Mrs Von Trapp

Gilbert thumped downstairs that morning, eager to extract the promise of the weekend despite the briskness in the air. He'd been burning the lamp till late and now his lithe young body, too long bent over books, craved the relief of the outdoors. His father would be in the fields already, but his mother would be humming as she heaped a cooked breakfast before him, and yet the kitchen, table laid expectantly, was unaccountably empty.

"Ma?" Gilbert called tentatively.

There was no answer but the echo of his own voice.

"Mother?" Gilbert called louder, searching parlour and guest room, and even sprinting briefly back upstairs.

His confusion grew as he searched vainly outside; at the clothesline heavy with fresh-scented washing attempting to attract the pale winter sun; around to the sty, the pigs rushing at him with noisy impatience; into the barn, to see all was calm and undisturbed.

Dark brows furrowed in something not quite yet panic. He urged logic. Ma could have been called away on an unexpected errand; had searched out Dad in the lower field; had popped over to the Fletchers.

All possible, and yet…

Then, simultaneously, a low, melodious mooing alerted him to their cow, broken loose from her stall, loitering shyly by the gate to the orchard; and two figures waving at him, one rather manically, as they approached through the fields. He stared, stupidly gobsmacked, at the unlikely yet unmistakable apparitions; the tall, slightly stooped, bearded man, and the sprightly, quick-stepping, flame-haired girl.

"Gilbert Blythe," Anne Shirley, pale face infused with high color, began breathlessly, as if she had done so every day of their acquaintance instead of stonewalling him for years with imperious silence.

"Anne… Mr Cuthbert."

"We need your help," she demanded unceremoniously, brandishing an almanac in his face, gabbling about dates, strange happenings and something about cows. He understood the words but their meaning defied all sense, even for Anne Shirley.

He gulped. "I'll try to help… but first I have to tie up our cow.

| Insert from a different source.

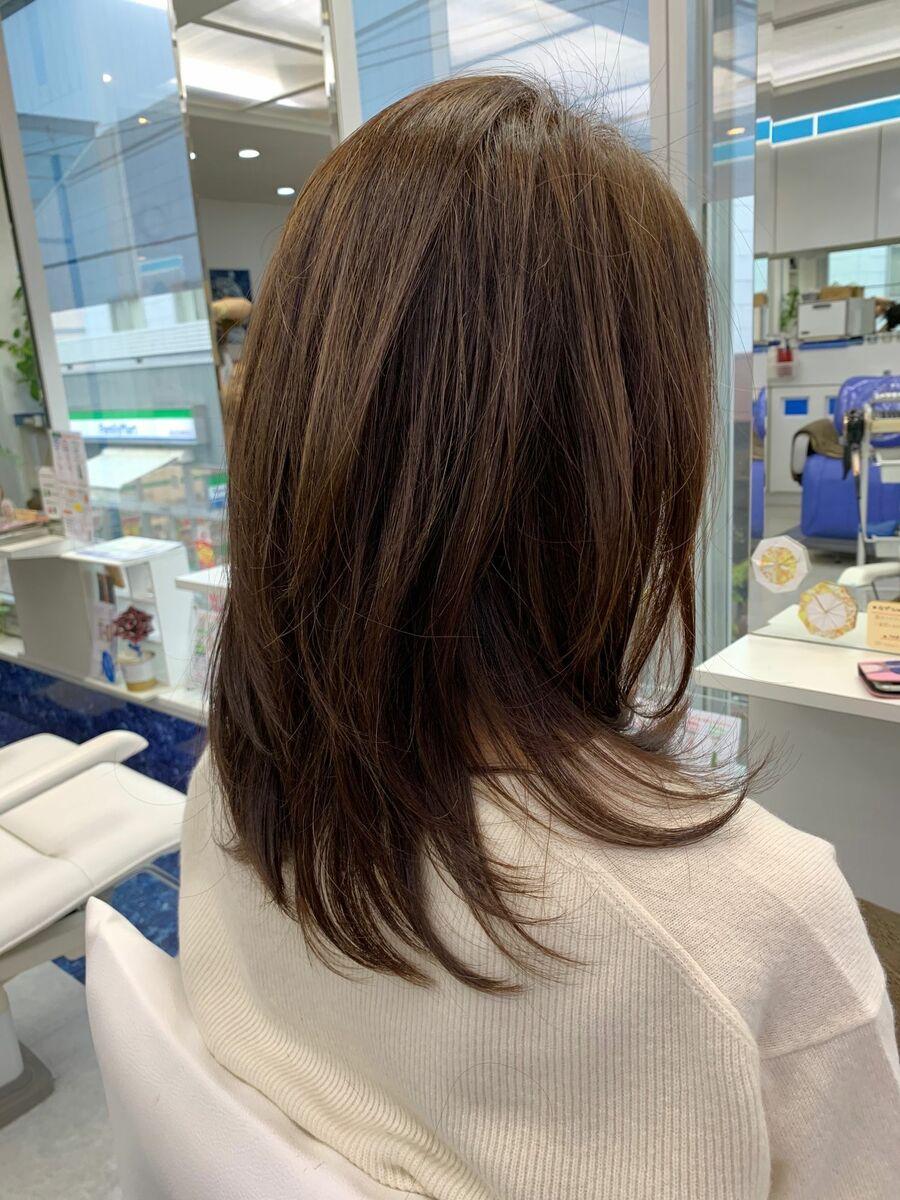 毛流れが綺麗なセミロング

And then find my mother."

Large, luminous grey eyes widened in Anne's annoyingly lovely face, and she exchanged a silent look of wonder with Matthew.

"This is… this is…" Gilbert spluttered, catching Matthew's look of puzzled sympathy and the resolute nod of the redhead.

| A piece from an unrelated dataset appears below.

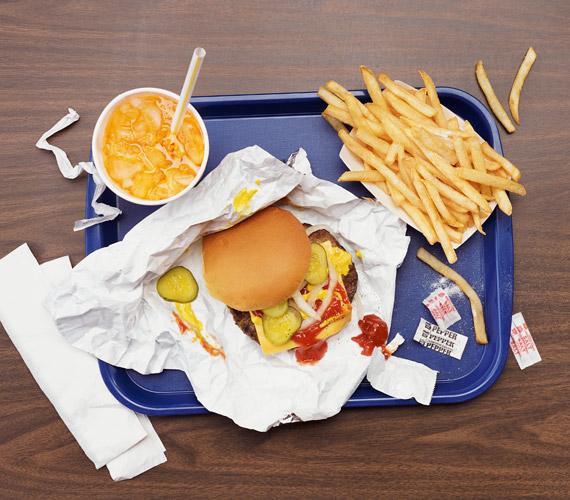 A gyorsételek igazán alattomosak. Kevés szó szerinti tápanyagot tartalmaznak, viszont a hasat megtöltik, így az, aki sok ilyet eszik, valószínűleg kevesebb vitamindús, ásványi anyagokban gazdag ételt fogyaszt.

"We know," she huffed impatiently.

"You believe… allthe neighbouring women of, ah, a certain age, have been… magically… turned into cows?" he looked with trepidation at his own bovine, whose halter he now held, his own hazel eyes staring back up at him forlornly. "You know that's… biologically impossible. Though, perhaps, not such a stretch for Mrs Harmon."

Anne smirked; Matthew barked an amused cough; cow's flank nudged calf's thigh most resolutely.

"Sorry, Ma," he muttered.

"The thing is, what to do until things change back? And whenmight that be?" Anne shrilled.

Gilbert held out long fingers for the almanac, leafing through it in desperation.

"You think it predicts the future?" he asked throatily, locking eyes meaningfully, audaciously, with Anne's.